** ZIEL 1 **
Gib bitte die Einträge wortgetreu wieder, beginnend mit der Zeile, die „From the viewer's position, how“ enthält, und endend mit dem letzten Eintrag. Beide Enden gehören dazu.

** TEXTAUSZUG **
Entscheidungsstichwort (Thema)

Elterngeld. Einkommensermittlung. nichtselbstständige Erwerbstätigkeit. Provision. sonstige Bezüge. laufender Arbeitslohn. Anbindung an materielles Steuerrecht. Einordnung im Lohnsteuerabzugsverfahren. Lohnsteueranmeldung des Arbeitgebers. keine Bindung der Beteiligten im Elterngeldverfahren. rückwirkende Präklusion. kein Anlass zur Anfechtung der Lohnsteueranmeldung. Verfassungsrecht. Vertrauensschutz

 

Leitsatz (amtlich)

1. Abweichung von BSG, Urteile vom 14.12.2017 - B 10 EG 4/17 R = SozR 4-7837 § 2c Nr 1 und B 10 EG 7/17 R = BSGE 125, 62 = SozR 4-7837 § 2c Nr 2.

2. Die Lohnsteuer-Anmeldung des Arbeitgebers vermag für die Abgrenzung von laufendem Arbeitslohn zu sonstigen Bezügen im Rahmen von § 2c Abs 1 S 2 BEEG in der ab 1.1.2015 geltenden Fassung keine Bindungswirkung zu entfalten.

 

Orientierungssatz

1. Hierbei fällt auch ins Gewicht, dass die Finanzbehörden sich bei ihren Prüfungen nicht um die Einstufung als laufenden Arbeitslohn oder als sonstige Bezüge kümmern und es sich deshalb um einen ausgesprochen "schlecht überwachten" Bereich des Einkommensteuerrechts handelt.

2. Vor den Entscheidungen des BSG vom 14.12.2017 - B 10 EG 4/17 R aaO und B 10 EG 7/17 R aaO konnte der Elterngeldberechtigte nicht einmal ansatzweise erahnen, dass bei fehlerhafter Einordnung der Provisionen als sonstige Bezüge durch den Arbeitgeber im Rahmen der Lohnsteuer-Anmeldung die Einlegung eines Einspruchs oder die Stellung eines Antrags nach § 164 Abs 2 S 2 AO 1977 notwendig sein würde, um seinen in ferner Zukunft liegenden Elterngeldanspruch zu sichern. Die insoweit durch die BSG-Rechtsprechung geschaffene rückwirkende Präklusion lässt verfassungsrechtliche Bedenken im Hinblick auf den Vertrauensschutz aufkommen.

3. Es handelt sich im Wesentlichen um eine Parallelentscheidung zum Urteil des LSG München vom 26.2.2019 - L 9 EG 40/18.

 

Nachgehend

BSG (Urteil vom 25.06.2020; Aktenzeichen B 10 EG 3/19 R)

 

Tenor

I. Auf die Berufung wird der Gerichtsbescheid des Sozialgerichts Landshut vom 6. Juli 2018 aufgehoben und der Beklagte unter Abänderung des Bescheids vom 3. November 2016 in der Gestalt des Widerspruchsbescheids vom 12. Dezember 2016 verurteilt, bei der Berechnung des Elterngelds für die Klägerin hinsichtlich des Kindes I. A. die im Zeitraum Januar bis einschließlich Dezember 2015 verdienten und in den Gehaltsabrechnungen als Provisionen bezeichneten Entgeltbestandteile bei der Festlegung des Ausgangswerts zur Berechnung des Elterngeld-Netto zu berücksichtigen.

** ZIEL 2 **
Warum bezeichnet der Textauszug die Einstufung als laufenden Arbeitslohn oder als sonstige Bezüge als „schlecht überwachten“ Bereich des Einkommensteuerrechts? Antworte in ein bis drei Sätzen.

** LISTE DER EINTRÄGE **
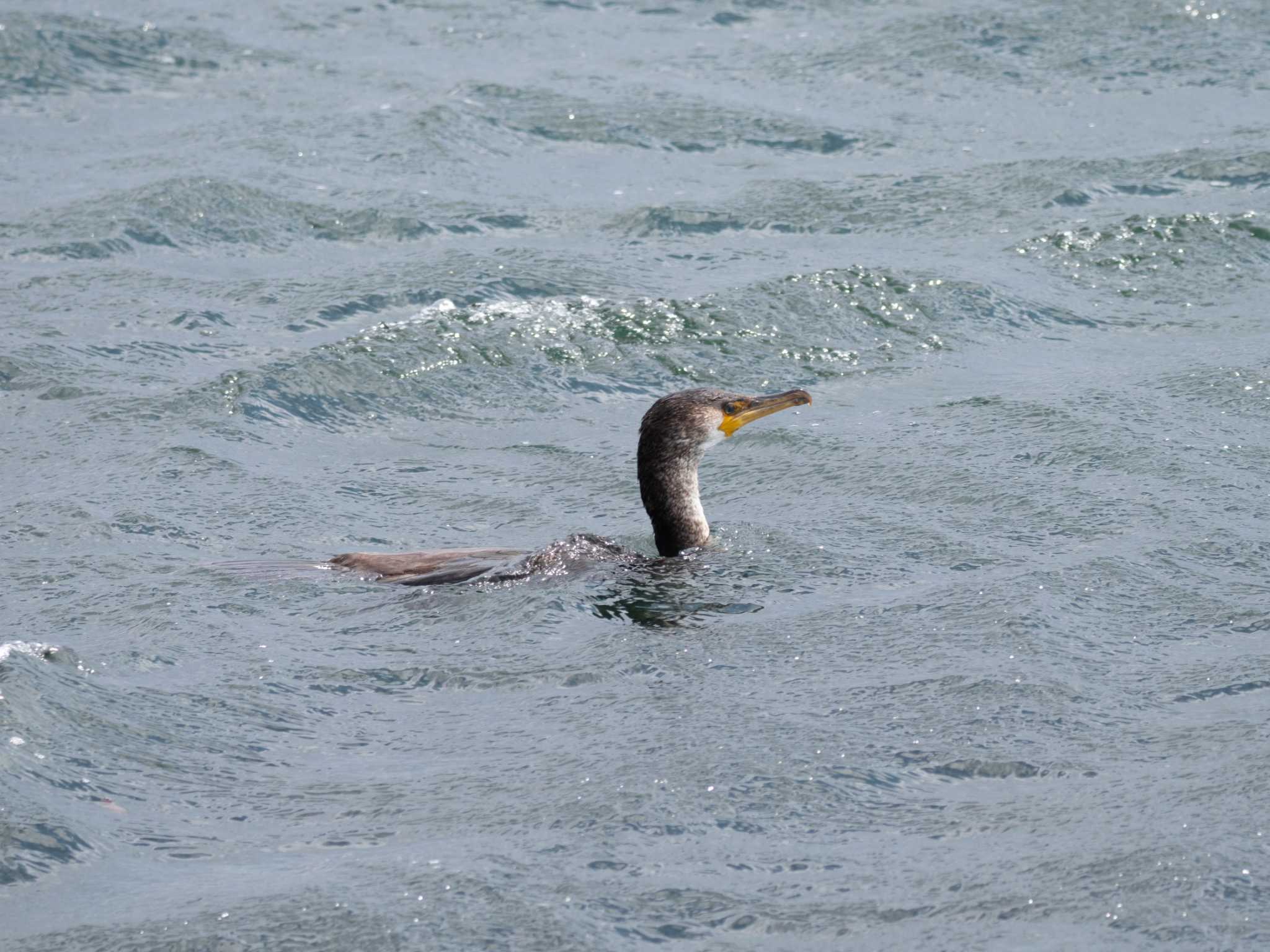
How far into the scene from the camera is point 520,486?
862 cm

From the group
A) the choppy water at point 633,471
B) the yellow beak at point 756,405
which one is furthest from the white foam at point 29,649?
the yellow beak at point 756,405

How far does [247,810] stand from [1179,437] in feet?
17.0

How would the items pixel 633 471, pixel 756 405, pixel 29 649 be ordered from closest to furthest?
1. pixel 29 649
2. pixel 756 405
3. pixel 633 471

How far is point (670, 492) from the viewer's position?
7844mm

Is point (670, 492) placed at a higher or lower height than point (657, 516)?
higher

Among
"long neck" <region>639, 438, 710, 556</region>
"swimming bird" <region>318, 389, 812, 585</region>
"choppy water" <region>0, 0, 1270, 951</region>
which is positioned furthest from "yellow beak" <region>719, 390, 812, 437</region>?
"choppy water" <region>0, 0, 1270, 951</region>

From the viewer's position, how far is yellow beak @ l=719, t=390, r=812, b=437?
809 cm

** LÖSUNG 1 **
From the viewer's position, how far is yellow beak @ l=719, t=390, r=812, b=437?
809 cm

** LÖSUNG 2 **
Die Finanzbehörden kümmern sich bei ihren Prüfungen nicht darum, ob etwas als laufender Arbeitslohn oder als sonstige Bezüge eingestuft wird. Deshalb gilt dieser Bereich als ausgesprochen „schlecht überwacht“.